* _WHAT THE TASK ASKS_
Repeat the listing below in full and exactly. Pictures are to be omitted.

%%

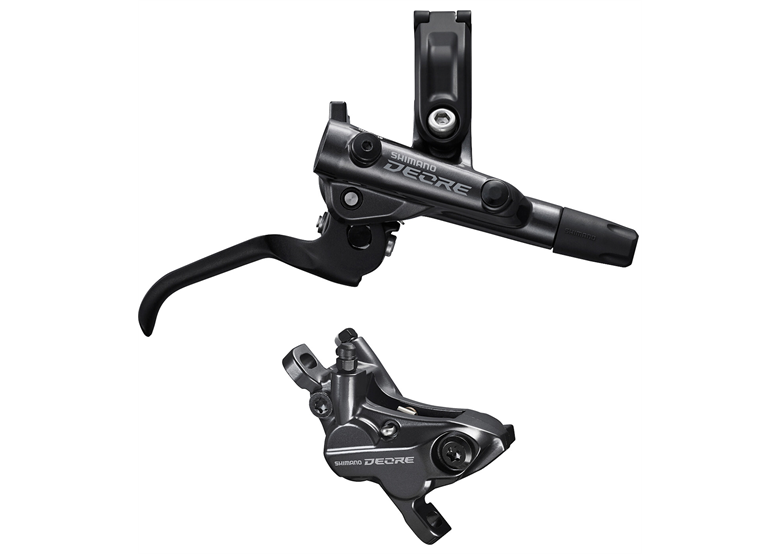 Hamulec tarczowy SHIMANO Deore BR-M6120 BL-M6100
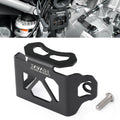 For CFMOTO 450MT IBEX 450 MT Motorcycle Rear Brake Fluid Reservoir Tank Guard Brake Master Cylinder Protector Cover For CF MOTO
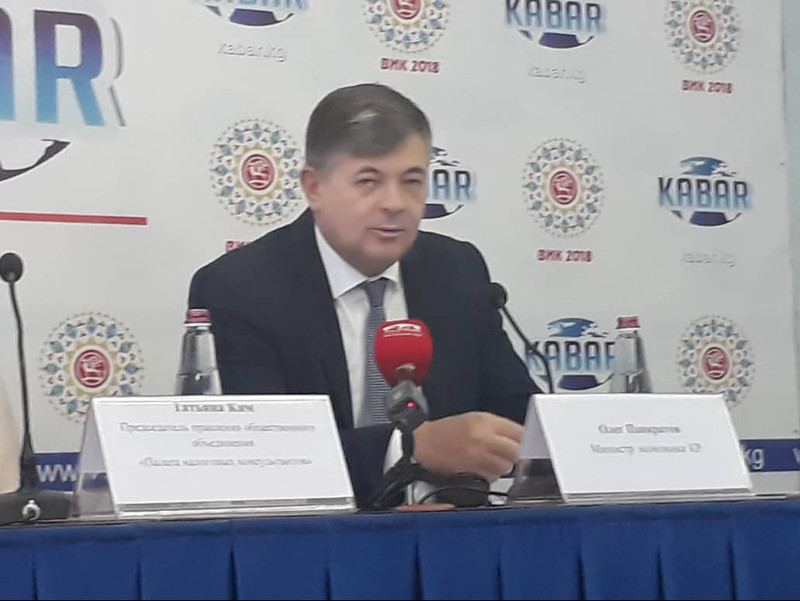 Угроза протестов есть, но сейчас их не будет, так как ситуация другая, - министр экономики О.Панкратов о повышении налога с продаж с 2 до 5% &mdash; Tazabek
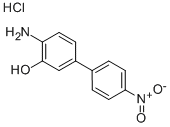 4-Amino-4'-nitro-3-biphenylol hydrochloride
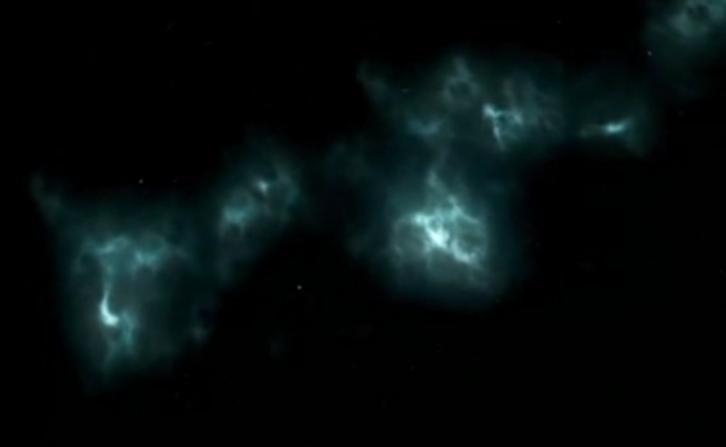 Ein Blick auf die Pegasus-Galaxie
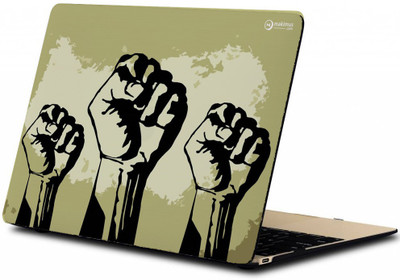 

makimus designs Strength in Unity Waterproof Laptop Skin for students Vinyl Laptop Decal 15.6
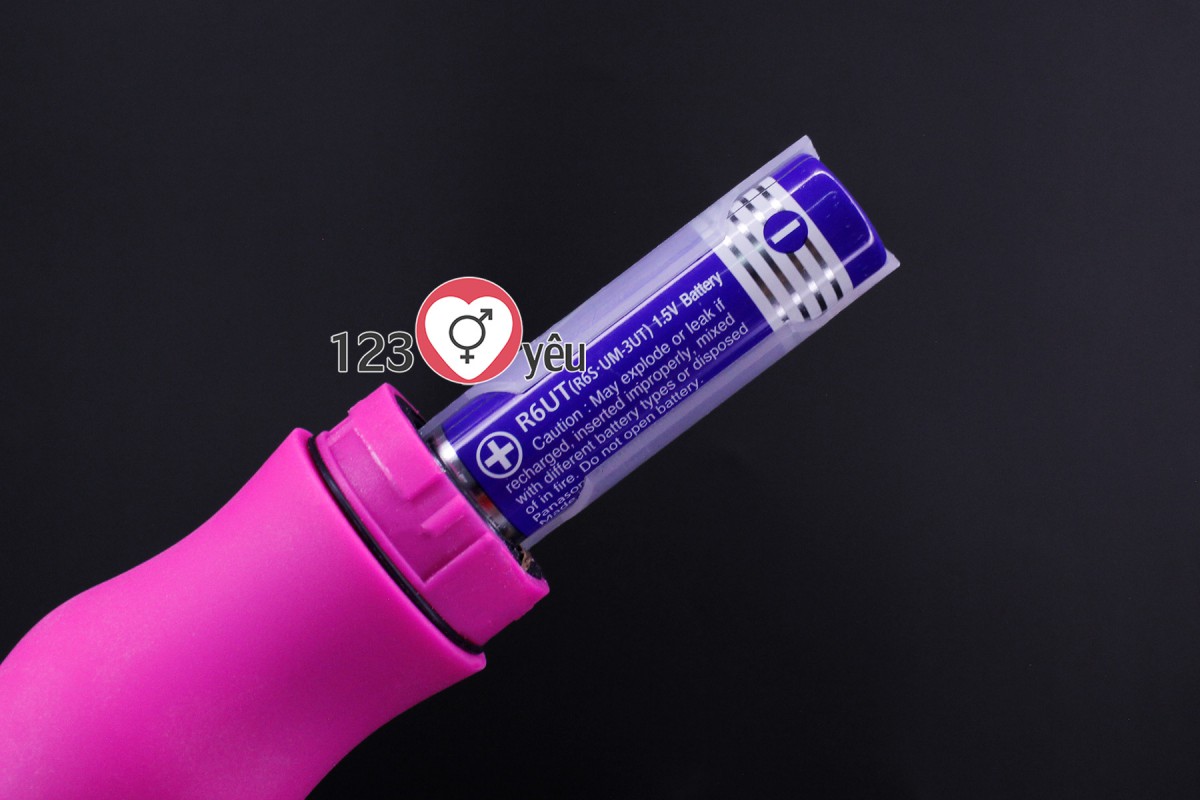 Que rung kích thích hậu môn G-Spot Vibe silicon pin AAA mạnh mẽ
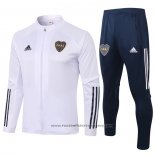 Jacket Tracksuit Boca Juniors 2020-2021 White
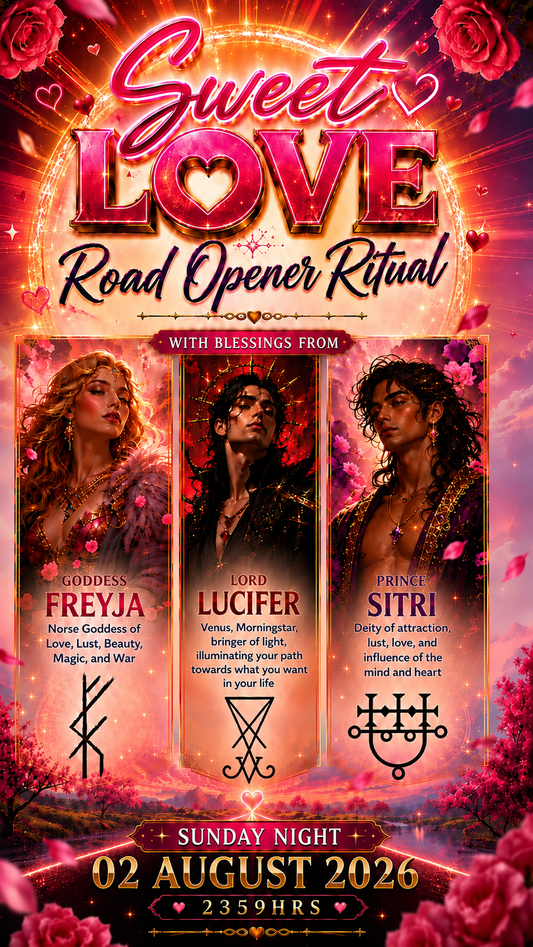 SWEET LOVE Rituals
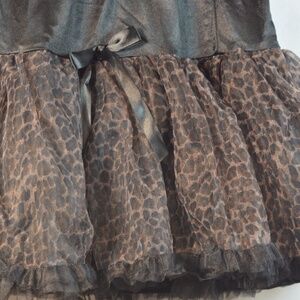 Leopard TuTu Skirt SZ M NWOT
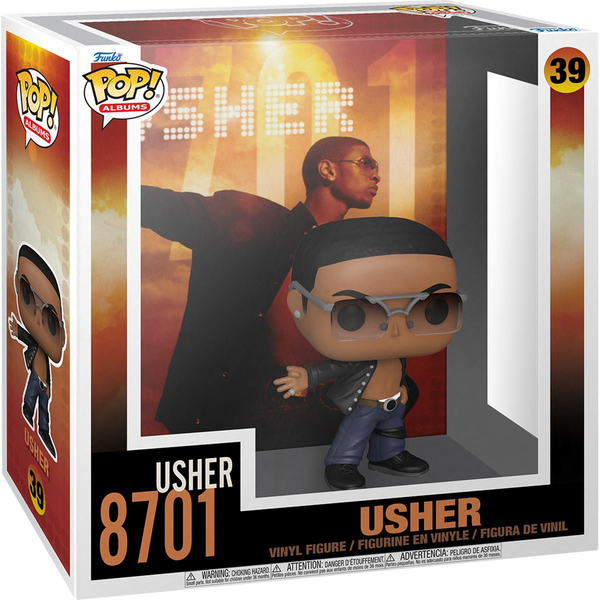 Funko POP! Albums: Usher #39 - 8701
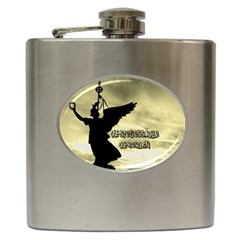 Berlin Hip Flask (6 Oz) by Valentinaart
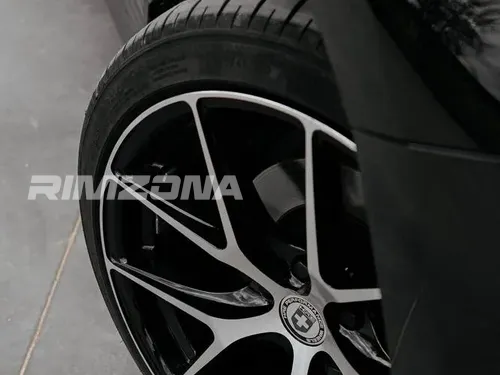 Литой диск HRE P101 R20 8.5J 5x114.3 ET38 dia 73.1 - Фото вживую на авто №7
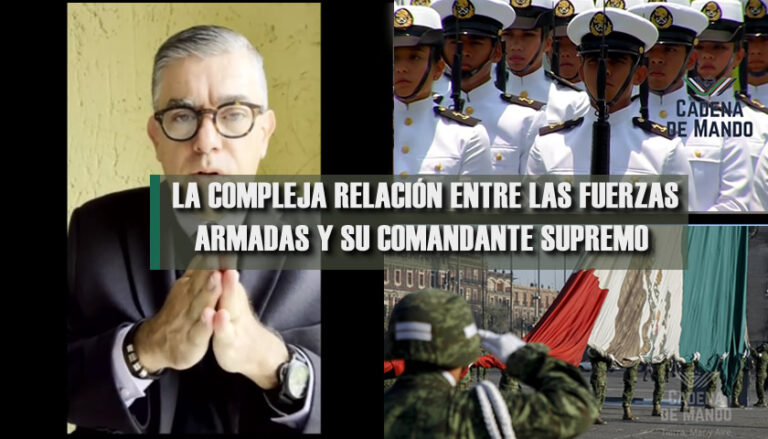 La Compleja RelaciÓn Entre Las Fuerzas Armadas Y Su Comandante Supremo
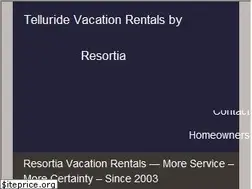 Sites similar to telluriderentals.com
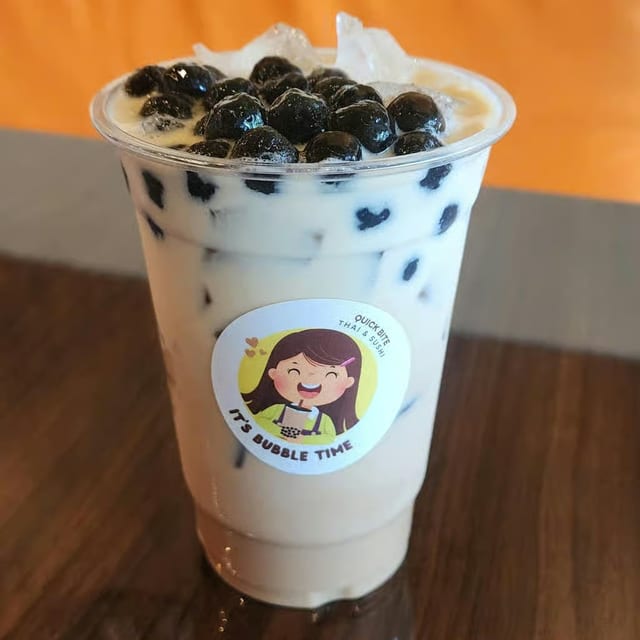 Milk Tea Boba.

%%

* _RESULT OF THE TASK_
 Hamulec tarczowy SHIMANO Deore BR-M6120 BL-M6100
 For CFMOTO 450MT IBEX 450 MT Motorcycle Rear Brake Fluid Reservoir Tank Guard Brake Master Cylinder Protector Cover For CF MOTO
 Угроза протестов есть, но сейчас их не будет, так как ситуация другая, - министр экономики О.Панкратов о повышении налога с продаж с 2 до 5% &mdash; Tazabek
 4-Amino-4'-nitro-3-biphenylol hydrochloride
 Ein Blick auf die Pegasus-Galaxie

makimus designs Strength in Unity Waterproof Laptop Skin for students Vinyl Laptop Decal 15.6
 Que rung kích thích hậu môn G-Spot Vibe silicon pin AAA mạnh mẽ
 Jacket Tracksuit Boca Juniors 2020-2021 White
 SWEET LOVE Rituals
 Leopard TuTu Skirt SZ M NWOT
 Funko POP! Albums: Usher #39 - 8701
 Berlin Hip Flask (6 Oz) by Valentinaart
 Литой диск HRE P101 R20 8.5J 5x114.3 ET38 dia 73.1 - Фото вживую на авто №7
 La Compleja RelaciÓn Entre Las Fuerzas Armadas Y Su Comandante Supremo
 Sites similar to telluriderentals.com
 Milk Tea Boba.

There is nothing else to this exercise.